### Task material

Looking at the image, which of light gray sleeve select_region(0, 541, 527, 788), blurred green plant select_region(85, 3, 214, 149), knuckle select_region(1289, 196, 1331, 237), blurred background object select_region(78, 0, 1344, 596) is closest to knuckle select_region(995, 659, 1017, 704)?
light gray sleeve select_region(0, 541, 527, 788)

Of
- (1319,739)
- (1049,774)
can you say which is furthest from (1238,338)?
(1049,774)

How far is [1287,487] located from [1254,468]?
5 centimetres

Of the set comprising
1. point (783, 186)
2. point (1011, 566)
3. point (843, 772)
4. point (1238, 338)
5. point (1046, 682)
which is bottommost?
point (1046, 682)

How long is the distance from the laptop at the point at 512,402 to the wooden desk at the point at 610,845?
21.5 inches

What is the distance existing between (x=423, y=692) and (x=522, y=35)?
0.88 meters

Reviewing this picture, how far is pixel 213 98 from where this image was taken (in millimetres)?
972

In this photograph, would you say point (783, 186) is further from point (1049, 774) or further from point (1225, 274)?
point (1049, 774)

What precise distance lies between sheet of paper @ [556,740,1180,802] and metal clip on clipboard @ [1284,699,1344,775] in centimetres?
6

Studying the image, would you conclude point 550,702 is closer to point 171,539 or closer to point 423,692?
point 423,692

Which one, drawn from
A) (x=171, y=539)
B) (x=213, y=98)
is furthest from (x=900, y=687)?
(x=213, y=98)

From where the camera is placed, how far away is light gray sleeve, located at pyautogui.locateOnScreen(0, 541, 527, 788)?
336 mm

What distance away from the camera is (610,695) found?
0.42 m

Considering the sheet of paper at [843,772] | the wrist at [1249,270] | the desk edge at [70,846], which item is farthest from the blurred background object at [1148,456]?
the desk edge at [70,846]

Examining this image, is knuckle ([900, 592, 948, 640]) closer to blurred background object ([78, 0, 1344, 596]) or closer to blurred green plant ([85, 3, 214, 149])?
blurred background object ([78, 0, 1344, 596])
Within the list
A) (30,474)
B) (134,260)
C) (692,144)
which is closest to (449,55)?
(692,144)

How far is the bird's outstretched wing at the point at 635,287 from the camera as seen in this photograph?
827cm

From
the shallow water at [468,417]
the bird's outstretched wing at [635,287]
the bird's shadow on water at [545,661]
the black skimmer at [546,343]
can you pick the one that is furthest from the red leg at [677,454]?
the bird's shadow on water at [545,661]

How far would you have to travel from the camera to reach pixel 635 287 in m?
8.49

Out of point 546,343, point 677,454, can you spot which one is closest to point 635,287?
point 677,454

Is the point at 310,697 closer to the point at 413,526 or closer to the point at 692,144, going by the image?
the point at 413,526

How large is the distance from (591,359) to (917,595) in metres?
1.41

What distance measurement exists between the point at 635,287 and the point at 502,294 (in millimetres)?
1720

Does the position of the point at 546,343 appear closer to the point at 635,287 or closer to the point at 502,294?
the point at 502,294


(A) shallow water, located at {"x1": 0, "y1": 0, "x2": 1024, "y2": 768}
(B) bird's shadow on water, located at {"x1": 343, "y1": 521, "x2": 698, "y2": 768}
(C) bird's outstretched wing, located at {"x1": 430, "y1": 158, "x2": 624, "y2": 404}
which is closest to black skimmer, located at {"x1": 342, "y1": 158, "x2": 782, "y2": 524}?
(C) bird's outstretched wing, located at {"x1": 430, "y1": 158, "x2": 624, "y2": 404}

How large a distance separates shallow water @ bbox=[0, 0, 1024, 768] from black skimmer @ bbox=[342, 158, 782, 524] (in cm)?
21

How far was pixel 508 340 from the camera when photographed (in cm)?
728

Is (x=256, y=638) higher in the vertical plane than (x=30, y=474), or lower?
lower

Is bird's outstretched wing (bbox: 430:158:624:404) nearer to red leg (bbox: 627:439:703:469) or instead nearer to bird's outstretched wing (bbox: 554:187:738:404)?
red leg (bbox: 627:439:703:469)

######

_Exercise goal_
From the listing above, reproduce all the lines exactly.

_Answer to this task_
Looking at the image, which of light gray sleeve select_region(0, 541, 527, 788), blurred green plant select_region(85, 3, 214, 149), knuckle select_region(1289, 196, 1331, 237), blurred background object select_region(78, 0, 1344, 596) is closest to knuckle select_region(995, 659, 1017, 704)?
light gray sleeve select_region(0, 541, 527, 788)

Of
- (1319,739)
- (1049,774)
can you say which is furthest from (1238,338)?
(1049,774)

How far is [1287,487] located from [1254,468]?
5 centimetres

Of the set comprising
1. point (783, 186)
2. point (1011, 566)
3. point (843, 772)
4. point (1238, 338)
5. point (1046, 682)
which is bottommost?
point (1046, 682)

How long is the distance from the laptop at the point at 512,402 to the wooden desk at the point at 610,845?
21.5 inches

What is the distance existing between (x=423, y=692) and (x=522, y=35)?
0.88 meters

Reviewing this picture, how far is pixel 213 98 from where this image was taken (in millimetres)?
972

In this photograph, would you say point (783, 186) is further from point (1049, 774) or further from point (1225, 274)?
point (1049, 774)

What precise distance lies between sheet of paper @ [556,740,1180,802] and metal clip on clipboard @ [1284,699,1344,775] in centimetres?
6

Studying the image, would you conclude point 550,702 is closer to point 171,539 or closer to point 423,692?
point 423,692

Which one, drawn from
A) (x=171, y=539)
B) (x=213, y=98)
is furthest from (x=900, y=687)?
(x=213, y=98)

From where the camera is placed, how far away is light gray sleeve, located at pyautogui.locateOnScreen(0, 541, 527, 788)?
336 mm

What distance away from the camera is (610,695) found?
0.42 m

Considering the sheet of paper at [843,772] | the wrist at [1249,270] | the desk edge at [70,846], which item is farthest from the blurred background object at [1148,456]?
the desk edge at [70,846]

Examining this image, is knuckle ([900, 592, 948, 640]) closer to blurred background object ([78, 0, 1344, 596]) or closer to blurred green plant ([85, 3, 214, 149])?
blurred background object ([78, 0, 1344, 596])
Within the list
A) (30,474)
B) (134,260)
C) (692,144)
which is closest to (449,55)?
(692,144)

How far is the bird's outstretched wing at the point at 635,287 from the camera as seen in this photograph?
827cm

From
the shallow water at [468,417]
the bird's outstretched wing at [635,287]
the bird's shadow on water at [545,661]
the black skimmer at [546,343]
can you pick the one that is furthest from the red leg at [677,454]?
the bird's shadow on water at [545,661]

How far would you have to travel from the camera to reach pixel 635 287 in m?
8.49

Out of point 546,343, point 677,454, can you spot which one is closest to point 635,287?
point 677,454

Is the point at 310,697 closer to the point at 413,526 or closer to the point at 692,144, going by the image?
the point at 413,526

How large is the distance from (591,359) to (917,595) in metres?
1.41

What distance measurement exists between the point at 635,287 and the point at 502,294 (in millimetres)?
1720

Does the position of the point at 546,343 appear closer to the point at 635,287 or closer to the point at 502,294?
the point at 502,294


(A) shallow water, located at {"x1": 0, "y1": 0, "x2": 1024, "y2": 768}
(B) bird's shadow on water, located at {"x1": 343, "y1": 521, "x2": 698, "y2": 768}
(C) bird's outstretched wing, located at {"x1": 430, "y1": 158, "x2": 624, "y2": 404}
which is closest to black skimmer, located at {"x1": 342, "y1": 158, "x2": 782, "y2": 524}?
(C) bird's outstretched wing, located at {"x1": 430, "y1": 158, "x2": 624, "y2": 404}

How large a distance separates shallow water @ bbox=[0, 0, 1024, 768] from black skimmer @ bbox=[342, 158, 782, 524] (in cm)?
21

How far was pixel 508 340 from the camera when photographed (in cm)?
728

Is (x=256, y=638) higher in the vertical plane than (x=30, y=474), or lower?
lower

Is bird's outstretched wing (bbox: 430:158:624:404) nearer to red leg (bbox: 627:439:703:469) or instead nearer to bird's outstretched wing (bbox: 554:187:738:404)?
red leg (bbox: 627:439:703:469)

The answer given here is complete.